▸ Exercise prompt
Count the lines in the listing below that contain the word "greater", treating uppercase and lowercase as different. Reply with the number only.

▸ Input for this task
• • • •

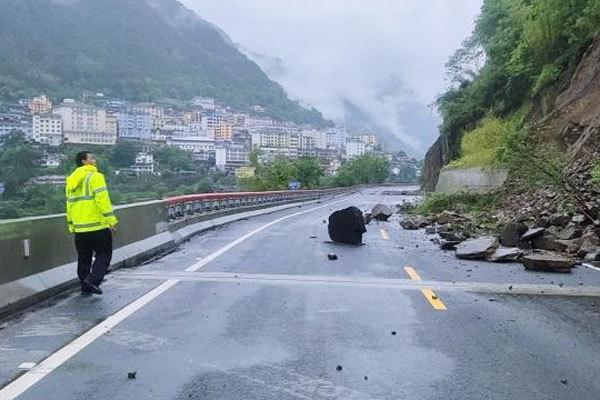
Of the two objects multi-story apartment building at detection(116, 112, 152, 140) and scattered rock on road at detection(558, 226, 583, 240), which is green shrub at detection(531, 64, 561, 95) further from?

• • • •

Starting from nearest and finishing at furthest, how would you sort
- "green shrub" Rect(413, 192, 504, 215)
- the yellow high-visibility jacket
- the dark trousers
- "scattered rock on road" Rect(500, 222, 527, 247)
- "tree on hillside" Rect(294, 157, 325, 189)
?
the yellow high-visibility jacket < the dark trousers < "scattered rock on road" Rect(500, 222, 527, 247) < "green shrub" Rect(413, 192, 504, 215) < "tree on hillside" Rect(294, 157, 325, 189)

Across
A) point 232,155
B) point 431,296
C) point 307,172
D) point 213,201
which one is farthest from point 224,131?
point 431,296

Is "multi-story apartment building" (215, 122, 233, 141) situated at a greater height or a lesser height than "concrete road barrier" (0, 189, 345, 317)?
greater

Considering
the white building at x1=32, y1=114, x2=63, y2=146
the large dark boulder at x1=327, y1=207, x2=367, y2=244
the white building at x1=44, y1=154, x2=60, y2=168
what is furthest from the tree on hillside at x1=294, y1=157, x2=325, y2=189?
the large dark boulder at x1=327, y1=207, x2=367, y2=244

• • • •

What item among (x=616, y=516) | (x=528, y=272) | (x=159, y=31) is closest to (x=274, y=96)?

• • • •

▸ Response
2